## EXCERPTED PASSAGE
[Start of Attachment]
[19.09] WMCA

Dosaid maintainer, Full-Stack AI Engineer

The Invisible Face

Biometric Face Presentation Attack Detection with Multi-Channel Convolutional Neural Network

In the development of a field, new terms are often defined. These terms not only describe the technology but also influence the direction of future research.

In this paper, spoofing attacks are referred to as Presentation Attacks (PA). The definition of PA is:

Disruptive requests initiated by a user to the biometric recognition subsystem that may serve the following purposes:

Impersonation Attack

Obfuscation Attack

Both situations are classified as Presentation Attack (PA).

Defining the Problem

When Convolutional Neural Networks (CNNs) entered the Face Anti-Spoofing (FAS) field, traditional methods relying on handcrafted features were quickly replaced. However, even with CNNs, many methods still only use RGB images for judgment, that is, facial photos taken under normal visible light conditions.

The issue is that spoofing techniques have long since evolved beyond the "Print" level. Nowadays, silicone masks, 3D models, and other sophisticated techniques have become more common. Relying solely on RGB information is no longer sufficient.

As a result, some research started to introduce depth information to help, such as using Time-of-Flight (TOF), structured light, or dual-lens systems to create 3D vision, detecting facial distance and contour changes.

Since we're already introducing more dimensions to solve the problem, why not go a step further?

Besides RGB images, we can find additional information such as depth, heat, and more.

This paper starts from this perspective. The authors not only used color and depth data but also incorporated Near-Infrared (NIR) and thermal imaging (Thermal) to include more "invisible facial cues" into the model.

However, this also encounters a very practical issue: datasets are not keeping up. Most open datasets only include RGB data, and those with depth data are limited in quantity, which hinders the training of stable models, let alone performing generalization tests.

Thus, another key contribution of this paper is the introduction of a new dataset:

WMCA (Wide Multi-Channel Presentation Attack).

It not only includes various 2D and 3D spoofing techniques (such as paper masks, silicone masks, rigid materials, transparent shields, etc.), but also provides synchronized data from four channels: RGB, depth, NIR, and thermal images.

By allowing the model to see more dimensions of information, it becomes harder for attackers to deceive the system simultaneously.
[End of Attachment]
## INSTRUCTION 1
Reproduce the passage of the face anti-spoofing article that begins at the words "Disruptive requests initiated" and stops after the words "Presentation Attack (PA).".
## INSTRUCTION 2
According to the face anti-spoofing article, what does the abbreviation WMCA stand for?
## INSTRUCTION 3
Name every channel of synchronized data that the face anti-spoofing article says the WMCA dataset provides.

## DATA BLOCK
[Start of Attachment]
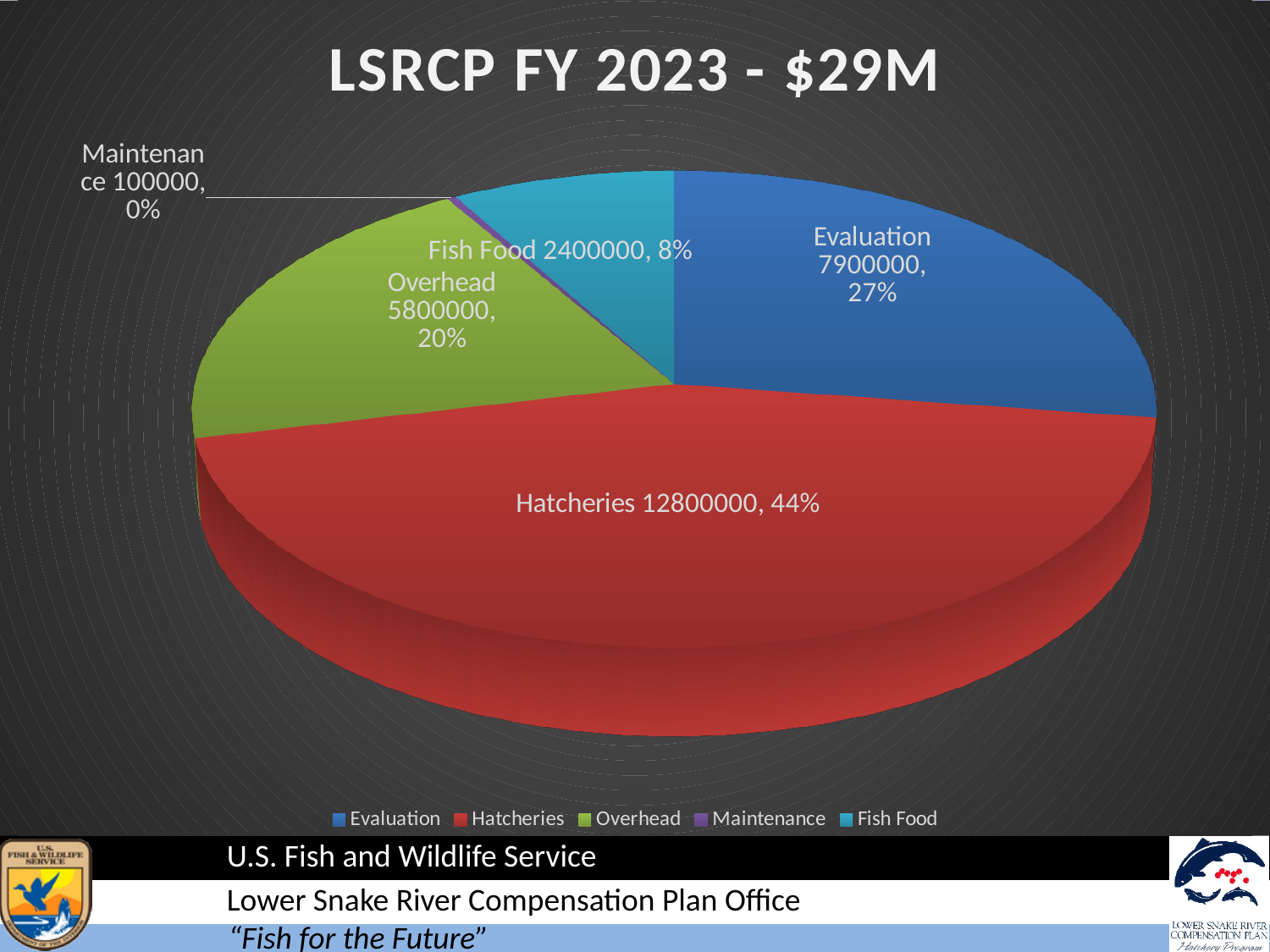
Which is larger, Overhead or Fish Food? Overhead What is the value for Evaluation? 7900000 How many categories does the pie chart show? 5 What is the difference between the Hatcheries and Evaluation values? 4900000 What is the value for Maintenance? 100000 What is the value for Hatcheries? 12800000 What is the value for Fish Food? 2400000 Which category has the smallest slice? Maintenance What share of the pie does Overhead represent? 20% What share of the pie does Evaluation represent? 27% What is the value for Overhead? 5800000 Which category has the largest slice? Hatcheries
[End of Attachment]
## WRITTEN SOLUTION 1
Disruptive requests initiated by a user to the biometric recognition subsystem that may serve the following purposes:

Impersonation Attack

Obfuscation Attack

Both situations are classified as Presentation Attack (PA).

## WRITTEN SOLUTION 2
Wide Multi-Channel Presentation Attack

## WRITTEN SOLUTION 3
RGB, depth, NIR, and thermal images